Wednesday, March 26, 2014

I'm Not Drunk

I was tired and ready to get home so the flashing blue light in my rearview mirror was annoying. I knew I hadn’t been speeding and I had used my turn signals so had no idea what they were pulling me over for.

When the officer reached my window, he said, “Please step out of the car, Ma’am.”

“What?” I asked. I had never before been ordered out of my car when stopped.

“Please step out of the car.”

I still didn’t know what was going on, but when he stepped back I opened the door. Of course, I tripped getting out and almost fell. I would have if he hadn’t caught my arm and pulled me against his chest. 

“Thank you,” I mumbled. I knew my cheeks were blazing.

“No problem, Ma’am.”

“Will you tell me what this is about?” I asked.

“We need you to blow into this please,” he said, and it was then I noticed his partner standing at the end of the car. “We need to check your blood alcohol level.”

“But I don’t drink,” I said. 

He and his partner exchanged a glance that I was sure said they had heard that before. 

“If that’s true, we can all go home soon, Ma’am,” he said and held the Breathalyzer out toward my mouth. 

I went ahead and blew in the contraption.
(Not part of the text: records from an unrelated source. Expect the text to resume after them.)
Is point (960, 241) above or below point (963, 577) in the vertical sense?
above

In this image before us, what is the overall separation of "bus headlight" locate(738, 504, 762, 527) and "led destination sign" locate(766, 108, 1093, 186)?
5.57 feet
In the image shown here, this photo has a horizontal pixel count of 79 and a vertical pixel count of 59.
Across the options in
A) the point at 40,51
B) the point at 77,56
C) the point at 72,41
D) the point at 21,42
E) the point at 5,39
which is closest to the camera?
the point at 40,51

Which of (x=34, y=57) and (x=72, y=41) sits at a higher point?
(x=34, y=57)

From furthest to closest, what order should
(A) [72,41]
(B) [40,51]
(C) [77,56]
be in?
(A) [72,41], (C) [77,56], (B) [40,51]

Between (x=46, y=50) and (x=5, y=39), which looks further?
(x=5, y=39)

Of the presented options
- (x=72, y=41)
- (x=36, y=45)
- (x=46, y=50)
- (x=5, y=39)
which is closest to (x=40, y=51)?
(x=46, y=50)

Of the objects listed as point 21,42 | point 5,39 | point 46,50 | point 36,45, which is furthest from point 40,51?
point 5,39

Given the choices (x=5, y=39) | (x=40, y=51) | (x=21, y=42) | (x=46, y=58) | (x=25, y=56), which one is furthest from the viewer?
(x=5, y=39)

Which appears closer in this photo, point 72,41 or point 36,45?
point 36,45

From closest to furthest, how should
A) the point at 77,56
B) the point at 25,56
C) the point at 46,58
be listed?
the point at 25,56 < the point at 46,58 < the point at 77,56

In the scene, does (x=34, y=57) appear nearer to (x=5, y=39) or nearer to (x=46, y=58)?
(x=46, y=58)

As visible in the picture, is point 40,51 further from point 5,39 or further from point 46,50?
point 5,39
I knew I wasn’t drunk. I hadn’t had anything to drink in years and had only drunk three times in my whole life.

I saw the confused look on their faces as they saw the results. I smiled, thinking I was fixing to be allowed to leave. That’s what I get for thinking.

“It seems our machine is malfunctioning. I’m sorry for the inconvenience, Ma’am, but can you step out here to the line for me?”

I sighed and followed him to the center line. “Why do I have to do this? I know I passed your Breathalyzer.”

“The results are inconclusive, Ma’am, and since you were swerving over the lines while driving, we need to do these simple tests.”

Simple tests he said. Oh, they looked simple enough when he demonstrated them, but for someone like me who suffers from vertigo and dizziness, they weren’t simple at all. 

He wanted me to stand on my left foot, close my eyes and touch my nose with my right hand. I tried. I really did.

It took me several tries, and some assistance from him, before I was able to stand on one foot with my eyes closed without falling over. When I finally mastered that part, I held my arms out to my sides as he had done. Then things got really interesting.

When I tried to touch my nose with my finger, I started falling. I ended up poking myself in the eyeball and being caught, for the humpteenth time, by the officer so I wouldn’t hit the ground.

“I have vertigo,” I tried to explain.

“Ma’am?” the officer asked.

“My balance is bad because I have vertigo. That’s why I can’t pass the test. I’m not drunk.”

The officer at the end of the car cleared his throat and shook his head. 

“That may be, Ma’am,” the officer beside me said. “But we need to confirm it. Will you consent to a blood test to check your alcohol level?”

“I don’t think I have much choice do I?” I asked. 

“Not much, Ma’am.”

“Okay, let’s get it over with.”

He took my keys and drove me while his partner followed. We went to the local clinic. I’d been there a few times before for colds. I hoped nobody would recognize me, but what I was worrying about most was the fact that I had been out all day and hadn’t drunk any water in a few hours. If I was dehydrated, they would never get blood from my veins.

The officer told the nurse what he needed and she set about getting everything together. When she came at me with the needle I stopped her.

“You’ll never get that thing in my vein,” I told her. 


“They always use the butterfly needles. My veins are small, they move and they are deep. That kind of needle won’t work.”

The nurse smiled and looked at the officer. The smile told me all I needed to know. I wasn’t surprised at all when she said that she would like to try anyway. They all think it’s operator error and not my veins until they see for themselves.

I left the clinic thirty minutes later. I looked like the walking wounded. The nurse had finally quit after five sticks and used a cheek swab test. I wish she had started with it. 

“Vertigo, huh?” the officer said.

“Yep,” I answered. 

I had explained about the vertigo getting worse when I was overly tired, and after spending the day with my dying father, the stress and fatigue were at an all-time high. The nurse had me do some tests that showed I really did have vertigo and they were satisfied. The officer had said he was going to drive me home, that I didn’t need to be behind the wheel. 

“You sure you have time to drive me home?” I asked.

“I’m off afterward. My partner will do the paperwork.”

I looked sideways at him and remembered the feel of his chest all the times he had kept me from falling. He caught me looking and smiled. I ducked my head, but then thought what the heck. What did I have to lose?

“In that case,” I said and winked. “Would you like to come in for dinner?”

His smile grew and he said, “I think I better. Who else is going to catch you when you fall into the oven?”